打球の行き先はボールに聞いてくれ・加藤秀司さん プロ野球のレジェンド「名球会」連続インタビュー(30)
プロ野球のレジェンドに現役時代や、その後の活動を語ってもらう連続インタビュー「名球会よもやま話」。第30回は加藤秀司さん。1970年代の阪急(現オリックス)の黄金期には主軸打者として活躍しました。ある打撃成績では、王貞治さんを抑えて歴代2位の通算記録を誇っています。(共同通信=栗林英一郎) 【写真】打席に立つ大谷「ハリウッド映画のよう」米メディアも相次ぎ速報 3月
▽高校時代のドラフト指名は連絡も何もなし 静岡市内に行くのに1時間半ぐらいかかる、海の方(現在の牧之原市)の田舎で生まれた。5男5女で8番目の五男。野球をやってなかったら高校進学はしてないやろね。料理学校とか専門の道に進もうかなというのはあった。それも本格的に考えてはいなかった。きょうだいは多いし、田舎に残っていても仕事はなく、どっか遠い所へ行って自分で仕事を見つけて就職したらどうや、という感じ。 何で大阪のPL学園から誘われたのか、全然分からなくて。PLは宗教団体で全国に支部があり、そういう関係の人から話があったんやないかな。取りあえずセレクションっていうんかな、50メートル走とか遠投とか、それに参加してほしいと。母親と一緒に行ったんですよ。浜松から夜9時に鈍行列車に乗って大阪に朝7時に着いた。外国に行ったみたいだったね。静岡弁から大阪弁に変わったんだから。球場が2面で、外野が芝で、うわあ、すごい施設やなってびっくりした。母親は全寮制をえらく気に入ってしまって。ここに預けとったら安心だって思ったんじゃないですかね。同期は東京から1人、茨城から1人かな、熊本から2人、広島から1人、名古屋から1人か2人、そういうふうに全国から来とった。
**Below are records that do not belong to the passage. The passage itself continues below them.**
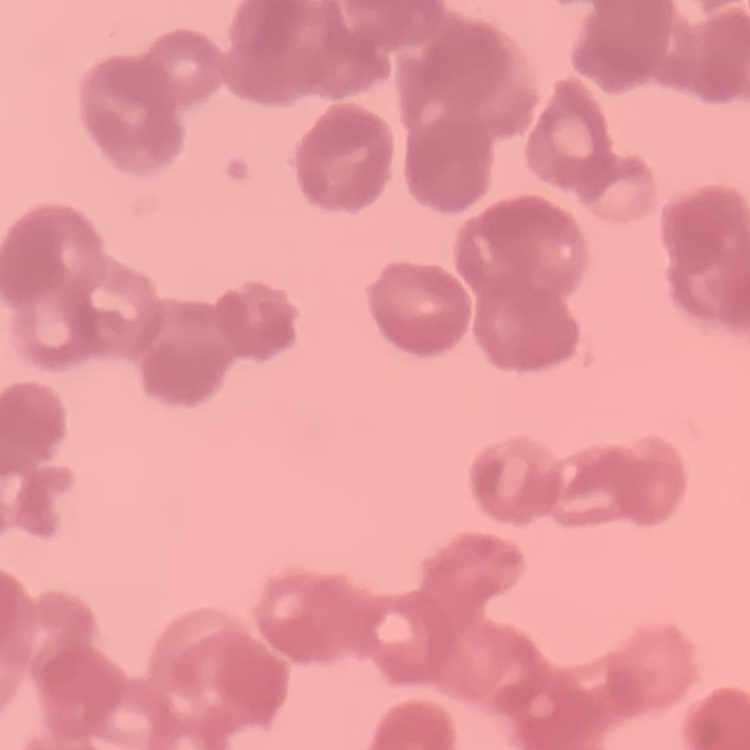 The red blood cells exhibit rouleaux formation. Square crop of a larger photomicrograph. Field's or Giemsa stain. Thin blood film.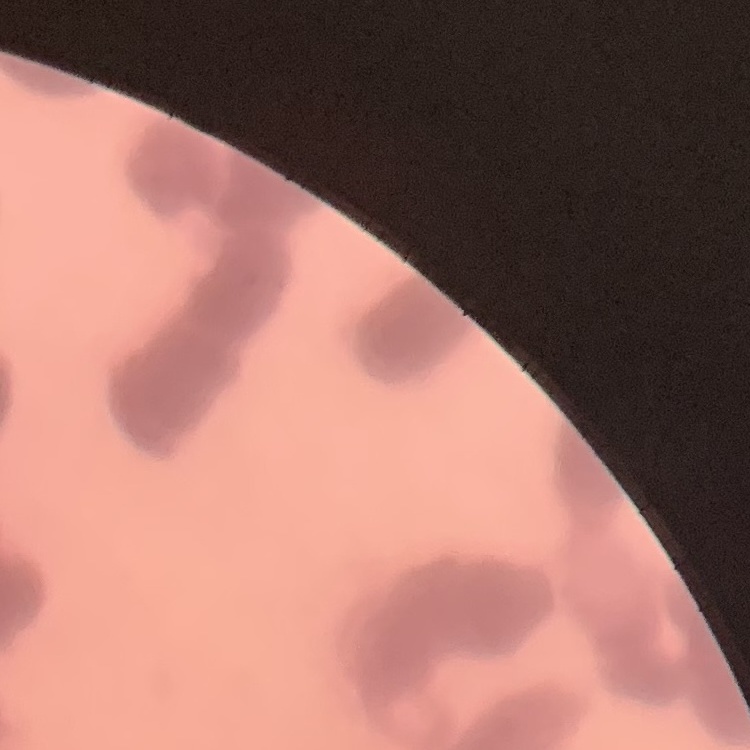 The red blood cells exhibit rouleaux formation. Stained with either Field's or Giemsa. One tile cut from a larger photomicrograph. Thin blood smear.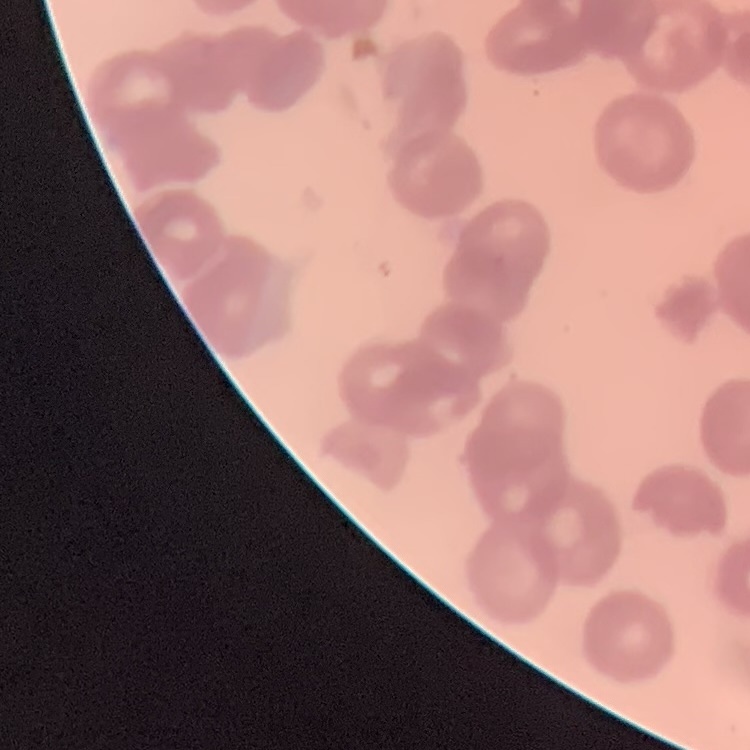 The red blood cells exhibit rouleaux formation. One tile cut from a larger photomicrograph. Thin blood film. Stained with either Field's or Giemsa.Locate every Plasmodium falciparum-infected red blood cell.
高校2年ぐらいから松下電器(現パナソニック)に、プロへ行かなかったら来てくれって言われとったんです。もう就職決まっちゃってるやん。3年の時は、やっぱり気合が入らんかったね。そういうこともあったのか(選手として)思ったよりも伸びなかったかな。 今みたいにドラフトで指名されたら100%入団じゃなかった。明くる日、誰かが新聞を見て「おい指名されてるぞ」っていう時代ですわ。(高校時代の東映からの指名は)いきなり。連絡も何にもないよと言われて。東映に行ったってレギュラーを取れるかどうか分からへんし、向こうからあいさつも何もなしやし。コーチの人に、念のために契約金がいくらか、どういう条件か聞いてくださいと言ったら、全然低かった。パナソニックは今もすごいけど、50何年前も高校から松下電器に就職って、なかなかできないんでね。 ▽西本幸雄監督の一番良かったところ 松下に入社した年にピッチャーをちょこっとやったんですけども、やっぱり駄目や思うて2、3カ月でやめてしまって打者に転向した。(68年のドラフトは)阪急から2位でいくと言われ、条件も良い条件をもらった。どうせ何年かやって駄目やったら、やめりゃええと思って入団した。その頃って各球団に右のサイドや下から投げるピッチャーが3、4人いたんですよ。エース級も。それを打ちやすいという話で、当時は左バッターが結構ドラフトされとるんです。「こんな人が行くの?」っていうような人まで下位の方で指名された印象がありますね。そういう意味で左バッターは貴重だから良い評価をもらった。力があったのかどうか分からんけども。